--- Entries supplied ---
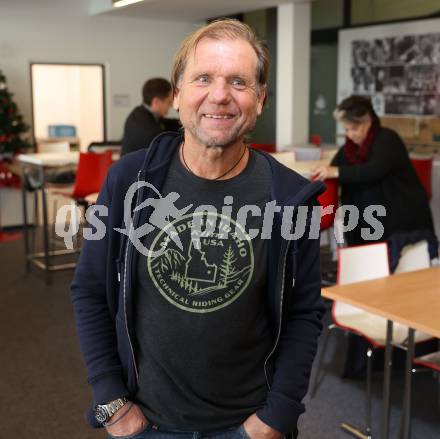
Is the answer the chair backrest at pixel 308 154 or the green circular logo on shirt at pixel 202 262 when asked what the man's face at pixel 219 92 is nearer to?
the green circular logo on shirt at pixel 202 262

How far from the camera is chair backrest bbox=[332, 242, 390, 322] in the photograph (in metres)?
3.33

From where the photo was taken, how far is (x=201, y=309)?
1461 mm

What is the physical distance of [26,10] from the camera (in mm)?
8055

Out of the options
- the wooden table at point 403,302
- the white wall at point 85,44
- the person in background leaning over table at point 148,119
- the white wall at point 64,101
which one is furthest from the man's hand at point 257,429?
the white wall at point 64,101

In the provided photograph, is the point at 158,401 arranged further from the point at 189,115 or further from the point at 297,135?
the point at 297,135

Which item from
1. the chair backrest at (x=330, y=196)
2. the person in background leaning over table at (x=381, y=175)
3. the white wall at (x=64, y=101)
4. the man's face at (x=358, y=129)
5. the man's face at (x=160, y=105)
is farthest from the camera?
the white wall at (x=64, y=101)

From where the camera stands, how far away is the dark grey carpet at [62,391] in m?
3.24

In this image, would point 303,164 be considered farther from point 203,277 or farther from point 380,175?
point 203,277

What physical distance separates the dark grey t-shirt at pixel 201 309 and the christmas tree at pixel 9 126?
653cm

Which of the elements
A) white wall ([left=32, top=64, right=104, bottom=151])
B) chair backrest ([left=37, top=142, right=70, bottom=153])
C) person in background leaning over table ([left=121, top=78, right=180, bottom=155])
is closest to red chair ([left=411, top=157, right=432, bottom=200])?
person in background leaning over table ([left=121, top=78, right=180, bottom=155])

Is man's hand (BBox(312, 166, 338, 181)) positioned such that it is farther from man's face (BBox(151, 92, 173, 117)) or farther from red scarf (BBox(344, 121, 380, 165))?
man's face (BBox(151, 92, 173, 117))

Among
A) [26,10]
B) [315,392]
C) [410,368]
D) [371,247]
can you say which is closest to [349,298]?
[410,368]

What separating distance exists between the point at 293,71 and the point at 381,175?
12.5ft

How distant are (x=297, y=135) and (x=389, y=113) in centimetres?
110
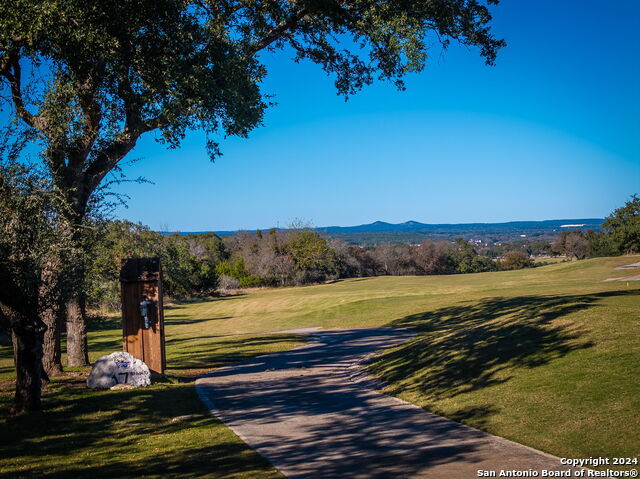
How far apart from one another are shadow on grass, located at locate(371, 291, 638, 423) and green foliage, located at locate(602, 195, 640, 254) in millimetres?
30008

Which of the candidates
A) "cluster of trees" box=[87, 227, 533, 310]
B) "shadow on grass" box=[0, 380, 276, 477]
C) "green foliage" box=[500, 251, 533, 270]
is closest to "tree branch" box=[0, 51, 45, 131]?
"shadow on grass" box=[0, 380, 276, 477]

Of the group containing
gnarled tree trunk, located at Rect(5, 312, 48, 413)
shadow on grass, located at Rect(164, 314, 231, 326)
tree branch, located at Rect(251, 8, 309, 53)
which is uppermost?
tree branch, located at Rect(251, 8, 309, 53)

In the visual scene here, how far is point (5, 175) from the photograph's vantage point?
9.47 m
---
**Required work**
Repeat all the records above exactly, leaving out any pictures.

**Written reply**
Is the answer the chair backrest at pixel 308 154 or the green circular logo on shirt at pixel 202 262 when asked what the man's face at pixel 219 92 is nearer to?
the green circular logo on shirt at pixel 202 262

How far from the camera is chair backrest bbox=[332, 242, 390, 322] in the photograph (in metres)?
3.33

From where the photo was taken, how far is (x=201, y=309)?
1461 mm

What is the physical distance of [26,10] from the camera (in mm)?
8055

Out of the options
- the wooden table at point 403,302
- the white wall at point 85,44
- the person in background leaning over table at point 148,119
- the white wall at point 64,101
which one is furthest from the man's hand at point 257,429?
the white wall at point 64,101

In the provided photograph, is the point at 158,401 arranged further from the point at 189,115 or further from the point at 297,135?
the point at 297,135

Which item from
1. the chair backrest at (x=330, y=196)
2. the person in background leaning over table at (x=381, y=175)
3. the white wall at (x=64, y=101)
4. the man's face at (x=358, y=129)
5. the man's face at (x=160, y=105)
is farthest from the camera?
the white wall at (x=64, y=101)

From where the camera stands, how far away is the dark grey carpet at [62,391] in m?
3.24

In this image, would point 303,164 be considered farther from point 203,277 or farther from point 380,175?
point 203,277

What physical distance separates the dark grey t-shirt at pixel 201 309 and the christmas tree at pixel 9 126?
653cm

Which of the elements
A) white wall ([left=32, top=64, right=104, bottom=151])
B) chair backrest ([left=37, top=142, right=70, bottom=153])
C) person in background leaning over table ([left=121, top=78, right=180, bottom=155])
is closest to red chair ([left=411, top=157, right=432, bottom=200])?
person in background leaning over table ([left=121, top=78, right=180, bottom=155])

Is man's hand (BBox(312, 166, 338, 181)) positioned such that it is farther from man's face (BBox(151, 92, 173, 117)) or farther from red scarf (BBox(344, 121, 380, 165))?
man's face (BBox(151, 92, 173, 117))

Among
A) [26,10]
B) [315,392]
C) [410,368]
D) [371,247]
can you say which is closest to [349,298]?
[410,368]

What separating distance exists between the point at 293,71 and the point at 381,175?
12.5ft

How distant are (x=297, y=135) and (x=389, y=113) in centimetres?
110
How far apart from one another are shadow on grass, located at locate(371, 291, 638, 423) and green foliage, located at locate(602, 195, 640, 254) in millimetres?
30008

Which of the candidates
A) "cluster of trees" box=[87, 227, 533, 310]
B) "shadow on grass" box=[0, 380, 276, 477]
C) "green foliage" box=[500, 251, 533, 270]
is closest to "tree branch" box=[0, 51, 45, 131]?
"shadow on grass" box=[0, 380, 276, 477]

Of the group containing
gnarled tree trunk, located at Rect(5, 312, 48, 413)
shadow on grass, located at Rect(164, 314, 231, 326)
tree branch, located at Rect(251, 8, 309, 53)
which is uppermost?
tree branch, located at Rect(251, 8, 309, 53)

In the visual scene here, how far is point (5, 175) from the photograph's vantage point?
9.47 m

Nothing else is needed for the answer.